Une bouteille en plastique d'aspirine avec quelques comprimés répandus sur une table.

Des experts américains déconseillent maintenant la prise d'aspirine aux personnes âgées de 60 ans et plus qui souhaitent prévenir les accidents vasculaires cérébraux (AVC).

Photo : Associated Press / Emma H. Tobin

Agence France-Presse

La prise quotidienne d'aspirine pour réduire le risque de crise cardiaque ou d'accident vasculaire cérébral (AVC) ne doit plus être recommandée aux États-Unis pour les personnes de 60 ans et plus, a estimé mardi un panel d'experts américains.

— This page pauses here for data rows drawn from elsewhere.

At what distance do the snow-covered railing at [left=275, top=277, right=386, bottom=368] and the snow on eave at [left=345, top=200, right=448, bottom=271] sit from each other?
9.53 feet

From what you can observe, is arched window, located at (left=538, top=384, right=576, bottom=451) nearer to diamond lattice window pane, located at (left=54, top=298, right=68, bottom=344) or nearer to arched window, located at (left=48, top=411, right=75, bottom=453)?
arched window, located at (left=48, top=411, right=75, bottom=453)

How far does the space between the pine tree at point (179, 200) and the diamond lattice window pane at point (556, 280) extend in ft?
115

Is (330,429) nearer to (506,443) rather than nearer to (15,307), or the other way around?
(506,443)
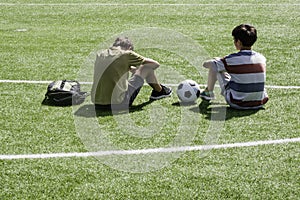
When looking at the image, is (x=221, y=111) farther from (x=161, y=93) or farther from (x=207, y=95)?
(x=161, y=93)

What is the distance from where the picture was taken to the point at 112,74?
7672mm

Quant aux personnes âgées de 40 à 59 ans à risque, mais n'ayant pas d'antécédents de maladies cardiovasculaires, elles doivent prendre individuellement la décision de commencer ce traitement, après discussion avec leur médecin, ont ajouté ces experts.

Il s'agit d'un revirement sur la question, qui concerne des millions de personnes tant la pratique est répandue dans le pays.

Les maladies cardiovasculaires sont la première cause de mortalité aux États-Unis.

Depuis 2016, les experts de l'US Preventive Services Task Force, dont les recommandations sont très suivies, conseillaient l'aspirine pour les quinquagénaires ayant un risque évalué de 10 % de crise cardiaque ou d'AVC dans les dix années suivantes.

Ils estimaient aussi que les sexagénaires à risque pouvaient prendre ce traitement préventif sur la base d'une décision individuelle.

Toutefois, depuis plusieurs années, des études remettaient en question les recommandations américaines.

L'aspirine fluidifie le sang, ce qui empêche la formation de caillots et permet de réduire le risque d'infarctus ou d'AVC.

Mardi, les experts ont cependant estimé que ces bénéfices n'étaient pas suffisants pour, chez les plus âgés, contrebalancer le risque accru d'hémorragie, notamment dans le cerveau ou les intestins.

L'utilisation d'aspirine quotidiennement peut aider à prévenir les crises cardiaques et les AVC chez certains, mais elle peut aussi causer des effets néfastes graves, comme une hémorragie interne, a déclaré dans un communiqué le Dr John Wong, membre de la Task Force.

Il est important que les personnes de 40 à 59 ans n'ayant pas d'antécédents de maladie cardiaque aient une conversation avec leur médecin pour décider si commencer à prendre de l'aspirine est bon pour elles.

Une citation de :Le Dr John Wong, membre du comité d'experts américains

Ces nouvelles recommandations ne sont pas encore définitives. Elles doivent d'abord être soumises à une période de débats publics jusqu'à début novembre.

Elles ne concernent pas les personnes prenant de l'aspirine après avoir déjà subi un AVC ou une crise cardiaque, précise le communiqué.

Il est estimé que, chaque année, environ 600 000 Américains sont victimes d'une première crise cardiaque, et environ 610 000, d'un premier AVC.

La prise d'aspirine pour réduire ce risque est souvent adoptée de façon spontanée par les Américains.

Ainsi, selon une étude datant de 2017, 23,4 % des adultes de 40 ans et plus sans maladie cardiovasculaire prenaient de l'aspirine à titre préventif, parmi lesquels 22,8 % le faisaient sans recommandation d'un professionnel de la santé.